▶ PROVIDED RECORDS
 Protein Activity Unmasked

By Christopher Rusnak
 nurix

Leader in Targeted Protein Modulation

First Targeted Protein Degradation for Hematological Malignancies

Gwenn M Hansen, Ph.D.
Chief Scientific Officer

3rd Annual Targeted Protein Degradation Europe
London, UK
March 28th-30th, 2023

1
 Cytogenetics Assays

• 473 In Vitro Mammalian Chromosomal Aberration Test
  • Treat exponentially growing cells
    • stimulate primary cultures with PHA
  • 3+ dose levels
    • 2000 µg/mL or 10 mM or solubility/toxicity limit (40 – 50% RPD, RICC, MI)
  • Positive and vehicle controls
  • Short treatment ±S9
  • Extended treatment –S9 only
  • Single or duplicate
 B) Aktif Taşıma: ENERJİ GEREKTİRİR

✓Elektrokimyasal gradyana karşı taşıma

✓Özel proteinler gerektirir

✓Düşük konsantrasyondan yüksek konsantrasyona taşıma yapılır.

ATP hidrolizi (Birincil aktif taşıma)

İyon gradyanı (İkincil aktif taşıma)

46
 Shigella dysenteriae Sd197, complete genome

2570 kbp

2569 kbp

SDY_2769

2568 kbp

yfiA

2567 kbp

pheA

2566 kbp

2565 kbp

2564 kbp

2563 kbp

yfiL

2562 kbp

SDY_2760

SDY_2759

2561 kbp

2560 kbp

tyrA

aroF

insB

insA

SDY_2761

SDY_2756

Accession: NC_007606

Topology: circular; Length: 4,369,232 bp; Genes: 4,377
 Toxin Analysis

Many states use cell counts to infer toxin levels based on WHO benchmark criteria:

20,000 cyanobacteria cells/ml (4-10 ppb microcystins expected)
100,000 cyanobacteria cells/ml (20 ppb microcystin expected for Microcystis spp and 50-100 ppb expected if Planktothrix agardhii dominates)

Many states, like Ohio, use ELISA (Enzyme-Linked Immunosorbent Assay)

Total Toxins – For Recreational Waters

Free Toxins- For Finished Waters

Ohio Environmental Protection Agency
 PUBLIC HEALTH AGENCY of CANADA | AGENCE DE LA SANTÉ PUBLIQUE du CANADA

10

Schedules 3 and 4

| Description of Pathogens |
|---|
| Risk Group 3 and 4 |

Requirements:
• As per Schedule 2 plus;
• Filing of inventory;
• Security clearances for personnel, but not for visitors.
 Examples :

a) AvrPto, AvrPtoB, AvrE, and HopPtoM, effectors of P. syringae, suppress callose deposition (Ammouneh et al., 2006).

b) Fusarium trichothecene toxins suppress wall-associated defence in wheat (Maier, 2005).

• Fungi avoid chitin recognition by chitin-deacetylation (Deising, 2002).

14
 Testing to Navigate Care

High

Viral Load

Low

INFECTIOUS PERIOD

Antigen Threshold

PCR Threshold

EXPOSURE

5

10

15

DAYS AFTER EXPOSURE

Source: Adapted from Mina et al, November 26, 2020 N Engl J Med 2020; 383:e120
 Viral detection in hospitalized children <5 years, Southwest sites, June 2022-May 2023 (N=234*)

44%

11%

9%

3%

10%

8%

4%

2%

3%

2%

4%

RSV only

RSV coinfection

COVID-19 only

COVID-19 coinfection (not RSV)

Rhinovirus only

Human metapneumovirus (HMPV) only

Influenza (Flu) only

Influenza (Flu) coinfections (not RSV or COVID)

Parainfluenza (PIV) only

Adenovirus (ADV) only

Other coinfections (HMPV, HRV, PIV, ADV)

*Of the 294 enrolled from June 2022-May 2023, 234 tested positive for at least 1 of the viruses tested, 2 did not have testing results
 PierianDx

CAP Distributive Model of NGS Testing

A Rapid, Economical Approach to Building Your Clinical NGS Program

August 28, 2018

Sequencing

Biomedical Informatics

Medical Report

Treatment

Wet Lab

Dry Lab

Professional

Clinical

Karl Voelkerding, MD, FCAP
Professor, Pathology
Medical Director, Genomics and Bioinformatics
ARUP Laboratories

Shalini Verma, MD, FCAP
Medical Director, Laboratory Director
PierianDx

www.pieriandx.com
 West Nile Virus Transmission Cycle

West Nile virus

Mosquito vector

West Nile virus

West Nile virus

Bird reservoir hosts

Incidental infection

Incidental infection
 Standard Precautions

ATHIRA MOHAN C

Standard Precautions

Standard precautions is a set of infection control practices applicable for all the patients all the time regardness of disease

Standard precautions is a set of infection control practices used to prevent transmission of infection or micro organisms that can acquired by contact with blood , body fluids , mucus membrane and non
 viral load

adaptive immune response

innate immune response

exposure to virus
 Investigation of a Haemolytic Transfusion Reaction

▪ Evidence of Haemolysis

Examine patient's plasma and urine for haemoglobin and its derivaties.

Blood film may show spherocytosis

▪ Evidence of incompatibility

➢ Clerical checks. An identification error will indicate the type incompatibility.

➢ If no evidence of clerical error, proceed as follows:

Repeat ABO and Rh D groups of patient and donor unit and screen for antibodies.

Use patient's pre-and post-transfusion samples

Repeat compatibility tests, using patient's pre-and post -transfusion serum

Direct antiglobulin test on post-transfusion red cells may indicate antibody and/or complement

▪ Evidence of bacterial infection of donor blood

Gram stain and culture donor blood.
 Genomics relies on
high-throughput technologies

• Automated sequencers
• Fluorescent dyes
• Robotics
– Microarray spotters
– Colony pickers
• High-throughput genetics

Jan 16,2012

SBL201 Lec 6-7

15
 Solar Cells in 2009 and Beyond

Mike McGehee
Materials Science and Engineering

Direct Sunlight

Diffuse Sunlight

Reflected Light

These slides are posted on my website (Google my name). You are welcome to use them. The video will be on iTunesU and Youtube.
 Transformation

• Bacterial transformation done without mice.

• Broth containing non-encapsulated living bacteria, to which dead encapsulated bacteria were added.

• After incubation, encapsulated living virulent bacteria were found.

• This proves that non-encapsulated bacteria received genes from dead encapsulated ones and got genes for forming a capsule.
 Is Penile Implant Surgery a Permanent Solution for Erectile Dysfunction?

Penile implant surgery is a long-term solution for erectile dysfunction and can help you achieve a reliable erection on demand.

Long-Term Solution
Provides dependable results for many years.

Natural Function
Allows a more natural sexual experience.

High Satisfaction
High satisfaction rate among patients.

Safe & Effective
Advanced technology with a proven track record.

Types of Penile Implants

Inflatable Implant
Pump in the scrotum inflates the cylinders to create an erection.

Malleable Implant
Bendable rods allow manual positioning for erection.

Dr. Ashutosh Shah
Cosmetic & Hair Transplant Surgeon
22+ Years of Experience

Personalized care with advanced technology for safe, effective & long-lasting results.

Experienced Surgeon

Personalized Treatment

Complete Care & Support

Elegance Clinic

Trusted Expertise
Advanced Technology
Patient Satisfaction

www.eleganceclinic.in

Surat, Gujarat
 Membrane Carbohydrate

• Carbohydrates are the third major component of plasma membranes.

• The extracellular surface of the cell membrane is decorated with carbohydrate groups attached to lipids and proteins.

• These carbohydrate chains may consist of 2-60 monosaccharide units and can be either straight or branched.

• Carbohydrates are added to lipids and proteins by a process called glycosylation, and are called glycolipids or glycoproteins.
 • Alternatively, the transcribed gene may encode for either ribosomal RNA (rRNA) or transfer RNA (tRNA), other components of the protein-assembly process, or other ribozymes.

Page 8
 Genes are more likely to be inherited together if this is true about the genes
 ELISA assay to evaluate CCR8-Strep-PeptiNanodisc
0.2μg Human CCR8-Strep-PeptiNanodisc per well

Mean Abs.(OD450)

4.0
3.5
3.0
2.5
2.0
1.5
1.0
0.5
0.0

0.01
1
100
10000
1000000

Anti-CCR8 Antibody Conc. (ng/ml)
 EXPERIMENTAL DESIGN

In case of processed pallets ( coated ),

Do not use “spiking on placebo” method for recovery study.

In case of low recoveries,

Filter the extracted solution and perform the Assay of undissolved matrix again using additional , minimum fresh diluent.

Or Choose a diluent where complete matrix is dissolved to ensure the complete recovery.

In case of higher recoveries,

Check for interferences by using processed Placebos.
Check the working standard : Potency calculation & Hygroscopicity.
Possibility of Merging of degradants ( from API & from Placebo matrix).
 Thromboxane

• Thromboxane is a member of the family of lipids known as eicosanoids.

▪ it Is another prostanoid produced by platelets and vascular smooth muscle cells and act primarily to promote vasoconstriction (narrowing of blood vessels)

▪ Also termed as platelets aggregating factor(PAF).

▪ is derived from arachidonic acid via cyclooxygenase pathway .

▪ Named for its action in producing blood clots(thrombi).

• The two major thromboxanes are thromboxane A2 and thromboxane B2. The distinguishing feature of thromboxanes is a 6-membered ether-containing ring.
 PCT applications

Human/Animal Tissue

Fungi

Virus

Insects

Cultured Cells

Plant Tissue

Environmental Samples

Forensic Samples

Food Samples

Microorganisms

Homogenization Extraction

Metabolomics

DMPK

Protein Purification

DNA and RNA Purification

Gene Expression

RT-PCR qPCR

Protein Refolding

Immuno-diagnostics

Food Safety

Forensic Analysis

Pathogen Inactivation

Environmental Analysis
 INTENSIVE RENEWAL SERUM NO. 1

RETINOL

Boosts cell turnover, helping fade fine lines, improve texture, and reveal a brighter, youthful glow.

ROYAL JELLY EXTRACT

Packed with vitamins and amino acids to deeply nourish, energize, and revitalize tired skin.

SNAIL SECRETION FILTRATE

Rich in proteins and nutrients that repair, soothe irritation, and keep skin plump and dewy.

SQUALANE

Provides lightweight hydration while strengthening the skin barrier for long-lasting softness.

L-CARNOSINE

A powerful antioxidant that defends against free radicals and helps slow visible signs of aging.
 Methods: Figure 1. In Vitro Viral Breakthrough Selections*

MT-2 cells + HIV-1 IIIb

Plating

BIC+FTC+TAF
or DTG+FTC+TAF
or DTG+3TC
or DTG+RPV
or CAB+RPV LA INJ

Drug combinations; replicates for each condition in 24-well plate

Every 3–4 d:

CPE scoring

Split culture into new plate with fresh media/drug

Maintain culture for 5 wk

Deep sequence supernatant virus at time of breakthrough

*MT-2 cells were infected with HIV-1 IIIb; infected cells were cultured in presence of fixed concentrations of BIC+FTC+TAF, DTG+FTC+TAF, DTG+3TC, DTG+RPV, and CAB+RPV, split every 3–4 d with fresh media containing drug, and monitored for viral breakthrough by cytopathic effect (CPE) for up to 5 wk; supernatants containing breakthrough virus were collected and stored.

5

▶ TASK DIRECTIONS
Please copy out each line of the material that contains the string "more".

▶ OUTPUT BELOW
Allows a more natural sexual experience.
 Genes are more likely to be inherited together if this is true about the genes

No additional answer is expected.